:: YOUR TASK ::
Copy out, exactly as written, only the line containing "Which is farther" and the lines after it through the end of the records.

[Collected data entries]

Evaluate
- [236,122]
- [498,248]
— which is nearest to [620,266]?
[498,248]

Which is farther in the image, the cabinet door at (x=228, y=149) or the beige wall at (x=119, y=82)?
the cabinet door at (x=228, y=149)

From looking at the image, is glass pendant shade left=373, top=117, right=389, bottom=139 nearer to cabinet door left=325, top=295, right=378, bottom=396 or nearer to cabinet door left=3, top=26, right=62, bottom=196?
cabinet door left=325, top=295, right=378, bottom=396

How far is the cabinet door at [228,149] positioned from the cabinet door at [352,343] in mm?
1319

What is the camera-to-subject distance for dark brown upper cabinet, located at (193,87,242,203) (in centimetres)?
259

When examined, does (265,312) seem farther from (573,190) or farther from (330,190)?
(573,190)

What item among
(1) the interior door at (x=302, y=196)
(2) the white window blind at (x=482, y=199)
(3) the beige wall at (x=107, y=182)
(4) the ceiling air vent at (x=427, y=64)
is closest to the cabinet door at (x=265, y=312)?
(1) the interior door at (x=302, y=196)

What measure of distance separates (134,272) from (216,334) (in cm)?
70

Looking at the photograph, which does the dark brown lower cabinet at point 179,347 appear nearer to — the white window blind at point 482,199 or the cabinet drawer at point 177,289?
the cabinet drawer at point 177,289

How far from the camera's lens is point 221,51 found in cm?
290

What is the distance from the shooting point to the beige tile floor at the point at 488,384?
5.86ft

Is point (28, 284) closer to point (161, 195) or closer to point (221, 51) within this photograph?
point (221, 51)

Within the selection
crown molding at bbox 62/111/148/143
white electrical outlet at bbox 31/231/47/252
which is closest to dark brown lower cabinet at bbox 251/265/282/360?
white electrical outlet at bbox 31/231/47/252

:: THE REPLY ::
Which is farther in the image, the cabinet door at (x=228, y=149) or the beige wall at (x=119, y=82)?
the cabinet door at (x=228, y=149)

From looking at the image, is glass pendant shade left=373, top=117, right=389, bottom=139 nearer to cabinet door left=325, top=295, right=378, bottom=396 or nearer to cabinet door left=3, top=26, right=62, bottom=196?
cabinet door left=325, top=295, right=378, bottom=396

How far is the cabinet door at [228,149] positioned from the cabinet door at [352,343] in mm?
1319

What is the camera-to-subject distance for dark brown upper cabinet, located at (193,87,242,203) (in centimetres)?
259

When examined, does (265,312) seem farther from (573,190) or farther from (330,190)?
(573,190)

What item among
(1) the interior door at (x=302, y=196)
(2) the white window blind at (x=482, y=199)
(3) the beige wall at (x=107, y=182)
(4) the ceiling air vent at (x=427, y=64)
is closest to the cabinet door at (x=265, y=312)?
(1) the interior door at (x=302, y=196)

What measure of distance separates (134,272) from (216,334) (in cm)?
70

Looking at the photograph, which does the dark brown lower cabinet at point 179,347 appear nearer to — the white window blind at point 482,199 or the cabinet drawer at point 177,289?
the cabinet drawer at point 177,289

How far from the camera's lens is point 221,51 found in cm?
290

What is the distance from the shooting point to the beige tile floor at the point at 488,384?
5.86ft

Is point (28, 284) closer to point (161, 195) or closer to point (221, 51) within this photograph?
point (221, 51)

Within the selection
crown molding at bbox 62/111/148/143
white electrical outlet at bbox 31/231/47/252
which is closest to dark brown lower cabinet at bbox 251/265/282/360?
white electrical outlet at bbox 31/231/47/252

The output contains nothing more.